For centuries across Muslim lands it was impossible to raise objections to him as the objector would risk execution for apostasy. Glorified legends and sanitised stories about Islam’s prophet were able to flourish without contradiction, while outside the Muslim world there was minimal interest in the man or his religion.
However, increasing post-WW2 immigration from Muslim countries and the dramatic 9/11 wake-up call has brought Islam into full engagement with the West for the first time. Therefore things have changed: the religion has become subject to our tradition of critical inquiry, Muhammad’s life and character have been put, increasingly, under the microscope and, particularly, the advent of the internet has enabled open scrutiny of both Islam’s founderand his religion like never before.
Of course, in the West it is our democratic duty to examine, challenge and debate any belief system that is impacting our society; that’s how a free society works. We’ve done it with Christianity and atheism. We’ve done it too with communism, fascism and even climate change.
We are doing it now with Islam and, as this process is new to Muslims, it has made many defensive and over-sensitive to criticism. Nonetheless the job must be done if we are to remain an open society, and we must do it despite the efforts of the political class to protect Islam, of the liberal Left to damn critics as Islamophobic and racist, and of Islamic community leaders to play the victim card. We still have freedom of speech – just.
For as long as Muhammad was a lone and persecuted prophet in Mecca, he cut a sympathetic Gandhi-type figure who simply preached his new religion to mostly deaf or hostile ears. But after his migration to Medina in 622 (significantly, the start-date of the Islamic era) he became the powerful warrior-governor of this desert community.
It was here he resorted to violence if it was necessary to impose his (and, as he understood it, Allah’s) will, and it was here at its foundation that Islam lost any claim to be a religion of peace.
In his ten years as Medina’s governor, Muhammad fought eight major battles, personally led eighteen military operations and oversaw thirty eight others. He himself was wounded twice.
He had a poetess, Asma Bint Marwan, assassinated at night while she slept at home with her five children. She had been virulent in her criticism of him and called for rebellion against him so, apparently, she had to go.

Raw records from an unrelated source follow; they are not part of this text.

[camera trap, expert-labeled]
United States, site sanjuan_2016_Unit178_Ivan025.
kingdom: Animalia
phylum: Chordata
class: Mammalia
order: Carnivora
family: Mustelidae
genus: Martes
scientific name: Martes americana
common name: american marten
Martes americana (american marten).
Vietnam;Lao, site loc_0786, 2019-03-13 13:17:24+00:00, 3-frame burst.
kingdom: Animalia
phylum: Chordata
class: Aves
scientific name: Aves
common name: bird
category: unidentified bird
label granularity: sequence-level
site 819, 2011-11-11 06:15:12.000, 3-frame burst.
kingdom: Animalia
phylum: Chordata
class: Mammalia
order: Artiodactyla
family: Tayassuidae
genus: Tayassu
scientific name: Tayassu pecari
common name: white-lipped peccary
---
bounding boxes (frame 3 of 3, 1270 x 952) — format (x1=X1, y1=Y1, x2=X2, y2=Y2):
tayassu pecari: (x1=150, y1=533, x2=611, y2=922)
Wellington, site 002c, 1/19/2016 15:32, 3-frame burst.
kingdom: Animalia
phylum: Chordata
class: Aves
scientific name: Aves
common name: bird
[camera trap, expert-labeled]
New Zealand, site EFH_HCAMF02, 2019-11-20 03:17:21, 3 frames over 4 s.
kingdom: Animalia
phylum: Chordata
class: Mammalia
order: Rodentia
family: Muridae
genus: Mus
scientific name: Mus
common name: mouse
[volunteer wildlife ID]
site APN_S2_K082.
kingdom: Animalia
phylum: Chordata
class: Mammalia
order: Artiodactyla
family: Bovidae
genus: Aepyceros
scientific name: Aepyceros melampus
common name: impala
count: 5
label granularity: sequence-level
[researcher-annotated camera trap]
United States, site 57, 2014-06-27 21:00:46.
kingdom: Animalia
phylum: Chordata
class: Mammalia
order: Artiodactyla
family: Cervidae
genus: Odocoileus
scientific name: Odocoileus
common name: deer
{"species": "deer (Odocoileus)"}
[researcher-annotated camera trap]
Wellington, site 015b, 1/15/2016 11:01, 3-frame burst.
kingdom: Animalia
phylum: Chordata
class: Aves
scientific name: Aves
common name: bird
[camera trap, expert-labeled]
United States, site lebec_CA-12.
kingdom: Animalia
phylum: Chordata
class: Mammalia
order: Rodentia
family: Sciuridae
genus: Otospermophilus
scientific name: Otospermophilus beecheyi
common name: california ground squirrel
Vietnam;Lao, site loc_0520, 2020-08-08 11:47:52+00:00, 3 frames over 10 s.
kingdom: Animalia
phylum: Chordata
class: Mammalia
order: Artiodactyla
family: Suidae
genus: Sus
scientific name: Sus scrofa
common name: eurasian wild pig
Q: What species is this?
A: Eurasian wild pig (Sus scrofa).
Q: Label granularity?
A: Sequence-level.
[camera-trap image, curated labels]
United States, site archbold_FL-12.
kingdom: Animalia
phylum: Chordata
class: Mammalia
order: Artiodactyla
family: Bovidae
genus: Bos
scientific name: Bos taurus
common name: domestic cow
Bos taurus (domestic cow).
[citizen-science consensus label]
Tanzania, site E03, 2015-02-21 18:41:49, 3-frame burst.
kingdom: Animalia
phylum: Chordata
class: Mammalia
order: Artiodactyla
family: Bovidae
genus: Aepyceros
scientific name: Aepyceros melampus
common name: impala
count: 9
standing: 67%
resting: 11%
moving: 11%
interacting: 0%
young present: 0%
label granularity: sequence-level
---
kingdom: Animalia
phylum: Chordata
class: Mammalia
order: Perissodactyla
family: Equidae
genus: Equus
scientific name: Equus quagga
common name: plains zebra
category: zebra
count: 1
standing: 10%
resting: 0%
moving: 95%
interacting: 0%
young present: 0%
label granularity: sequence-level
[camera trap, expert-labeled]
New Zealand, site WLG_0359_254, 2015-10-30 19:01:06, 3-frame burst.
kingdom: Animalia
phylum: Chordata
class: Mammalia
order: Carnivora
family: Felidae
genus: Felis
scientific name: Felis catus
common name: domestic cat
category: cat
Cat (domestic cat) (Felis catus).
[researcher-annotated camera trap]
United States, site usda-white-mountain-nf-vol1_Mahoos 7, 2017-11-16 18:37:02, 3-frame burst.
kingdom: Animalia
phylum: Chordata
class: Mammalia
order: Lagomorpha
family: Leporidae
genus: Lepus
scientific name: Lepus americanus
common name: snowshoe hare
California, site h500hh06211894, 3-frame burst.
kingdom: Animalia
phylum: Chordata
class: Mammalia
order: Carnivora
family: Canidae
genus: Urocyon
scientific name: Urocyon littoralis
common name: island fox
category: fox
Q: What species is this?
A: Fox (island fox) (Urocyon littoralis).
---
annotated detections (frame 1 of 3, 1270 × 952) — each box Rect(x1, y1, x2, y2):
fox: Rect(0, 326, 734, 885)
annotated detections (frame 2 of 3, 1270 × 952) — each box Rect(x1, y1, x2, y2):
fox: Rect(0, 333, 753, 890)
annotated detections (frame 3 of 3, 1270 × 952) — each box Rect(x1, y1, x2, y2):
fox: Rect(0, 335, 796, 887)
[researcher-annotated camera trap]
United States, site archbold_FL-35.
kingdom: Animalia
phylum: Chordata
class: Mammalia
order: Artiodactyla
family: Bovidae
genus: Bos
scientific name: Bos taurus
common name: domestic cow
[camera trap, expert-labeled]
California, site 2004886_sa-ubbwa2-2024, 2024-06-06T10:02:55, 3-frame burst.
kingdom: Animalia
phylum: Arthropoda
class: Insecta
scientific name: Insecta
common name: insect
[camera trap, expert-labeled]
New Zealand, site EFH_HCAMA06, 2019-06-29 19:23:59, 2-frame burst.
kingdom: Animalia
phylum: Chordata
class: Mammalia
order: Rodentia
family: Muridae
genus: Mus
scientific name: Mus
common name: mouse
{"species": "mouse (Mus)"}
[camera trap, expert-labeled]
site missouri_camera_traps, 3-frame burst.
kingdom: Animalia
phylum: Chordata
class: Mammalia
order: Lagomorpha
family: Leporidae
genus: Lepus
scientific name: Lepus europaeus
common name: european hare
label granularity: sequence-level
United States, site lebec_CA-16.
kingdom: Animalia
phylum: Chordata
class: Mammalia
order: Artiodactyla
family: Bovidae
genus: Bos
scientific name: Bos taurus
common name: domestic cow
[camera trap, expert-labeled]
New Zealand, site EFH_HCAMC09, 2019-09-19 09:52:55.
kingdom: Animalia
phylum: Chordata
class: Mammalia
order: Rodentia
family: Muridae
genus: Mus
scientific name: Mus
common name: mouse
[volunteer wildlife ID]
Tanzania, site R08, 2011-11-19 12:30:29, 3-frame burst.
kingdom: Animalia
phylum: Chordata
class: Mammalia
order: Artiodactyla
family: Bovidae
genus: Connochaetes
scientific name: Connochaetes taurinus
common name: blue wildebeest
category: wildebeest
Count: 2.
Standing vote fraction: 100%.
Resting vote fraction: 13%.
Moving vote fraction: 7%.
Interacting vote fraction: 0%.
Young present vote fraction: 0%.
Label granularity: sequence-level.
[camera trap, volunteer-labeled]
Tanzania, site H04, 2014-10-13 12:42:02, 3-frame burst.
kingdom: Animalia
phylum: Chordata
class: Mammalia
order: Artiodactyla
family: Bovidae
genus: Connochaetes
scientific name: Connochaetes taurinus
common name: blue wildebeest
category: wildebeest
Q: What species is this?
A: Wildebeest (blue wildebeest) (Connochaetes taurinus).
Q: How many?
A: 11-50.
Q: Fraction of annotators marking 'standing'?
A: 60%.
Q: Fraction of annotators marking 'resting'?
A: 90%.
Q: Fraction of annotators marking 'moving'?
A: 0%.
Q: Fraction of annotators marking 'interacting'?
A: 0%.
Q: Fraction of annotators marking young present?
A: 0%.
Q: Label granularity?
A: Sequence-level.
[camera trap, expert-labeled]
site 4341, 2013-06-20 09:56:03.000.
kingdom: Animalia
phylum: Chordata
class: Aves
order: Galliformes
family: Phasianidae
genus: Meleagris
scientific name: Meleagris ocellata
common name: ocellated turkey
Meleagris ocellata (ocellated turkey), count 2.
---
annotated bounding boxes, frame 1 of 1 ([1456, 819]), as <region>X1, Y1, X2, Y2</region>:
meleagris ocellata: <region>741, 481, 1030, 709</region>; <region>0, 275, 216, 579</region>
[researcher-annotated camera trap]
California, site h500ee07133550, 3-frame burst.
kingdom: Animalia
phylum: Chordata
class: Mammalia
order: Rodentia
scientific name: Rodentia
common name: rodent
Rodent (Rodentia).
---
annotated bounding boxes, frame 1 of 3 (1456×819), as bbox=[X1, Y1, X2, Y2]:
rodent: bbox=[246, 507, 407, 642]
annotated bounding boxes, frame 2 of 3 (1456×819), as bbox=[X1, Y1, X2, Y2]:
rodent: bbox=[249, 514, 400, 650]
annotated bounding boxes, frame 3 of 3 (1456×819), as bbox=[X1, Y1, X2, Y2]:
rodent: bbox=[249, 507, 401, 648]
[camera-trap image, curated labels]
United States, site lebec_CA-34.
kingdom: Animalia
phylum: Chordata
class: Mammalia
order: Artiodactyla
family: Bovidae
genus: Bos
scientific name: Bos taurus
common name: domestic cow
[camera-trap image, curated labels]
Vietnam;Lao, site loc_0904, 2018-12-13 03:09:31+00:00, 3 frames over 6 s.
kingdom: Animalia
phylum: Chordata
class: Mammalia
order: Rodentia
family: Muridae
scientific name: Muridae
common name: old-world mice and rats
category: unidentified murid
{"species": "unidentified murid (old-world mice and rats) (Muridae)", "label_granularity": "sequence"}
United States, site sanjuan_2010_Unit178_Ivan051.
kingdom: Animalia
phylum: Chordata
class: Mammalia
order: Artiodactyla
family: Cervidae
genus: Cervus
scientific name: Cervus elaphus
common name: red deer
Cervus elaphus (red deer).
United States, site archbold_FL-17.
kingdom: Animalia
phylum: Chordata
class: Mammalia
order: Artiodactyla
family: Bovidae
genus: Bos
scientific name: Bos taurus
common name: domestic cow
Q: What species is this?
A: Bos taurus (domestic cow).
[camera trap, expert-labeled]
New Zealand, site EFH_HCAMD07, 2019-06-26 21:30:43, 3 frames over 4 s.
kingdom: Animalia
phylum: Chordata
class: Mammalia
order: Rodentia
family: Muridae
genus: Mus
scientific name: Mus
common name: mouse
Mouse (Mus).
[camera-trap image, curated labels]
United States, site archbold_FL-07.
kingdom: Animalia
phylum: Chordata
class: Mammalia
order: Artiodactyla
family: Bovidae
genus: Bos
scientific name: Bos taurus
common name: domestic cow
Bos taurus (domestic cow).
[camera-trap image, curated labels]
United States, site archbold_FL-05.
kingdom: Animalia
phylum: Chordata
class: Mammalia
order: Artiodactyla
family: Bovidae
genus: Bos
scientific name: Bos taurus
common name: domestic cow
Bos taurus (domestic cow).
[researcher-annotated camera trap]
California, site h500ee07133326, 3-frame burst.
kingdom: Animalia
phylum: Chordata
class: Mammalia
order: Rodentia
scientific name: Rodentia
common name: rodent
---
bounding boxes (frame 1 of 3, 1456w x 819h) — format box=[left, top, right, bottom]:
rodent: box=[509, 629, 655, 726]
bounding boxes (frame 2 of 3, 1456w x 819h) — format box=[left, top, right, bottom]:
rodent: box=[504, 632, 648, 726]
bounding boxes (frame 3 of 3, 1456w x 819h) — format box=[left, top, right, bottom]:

After one successful battle, Muhammad authorised and attended the slaughter of hundreds of prisoners; they were beheaded in batches and their bodies pitched into a trench he’d had dug in Medina’s market place.
So it simply isn’t credible to clean up Islam as a religion of peace. Even today Muhammad’s swords are proudly displayed at the Topkapi Museum in Istanbul for all to see, and until recently mainstream Islam gloried in its early history of military conquests and successful battles as a sign of Allah’s special grace towards believers.
Muhammad was no peaceful religious leader like Jesus Christ or the Buddha, nor indeed was he a political pacifist like Gandhi or Martin Luther King. He used the sword frequently during the birth of his religion.
Muslim community leaders may describe Salman Abedi’s massacre at Manchester Arena as “unIslamic”, and politicians, media and police may explain that he was an ordinary young British Muslim radicalised by his regrettable links to Libya.
But they cannot bolster their theories by arguing that true Islam has nothing to do with violence. At heart it is not a religion of peace and never has been.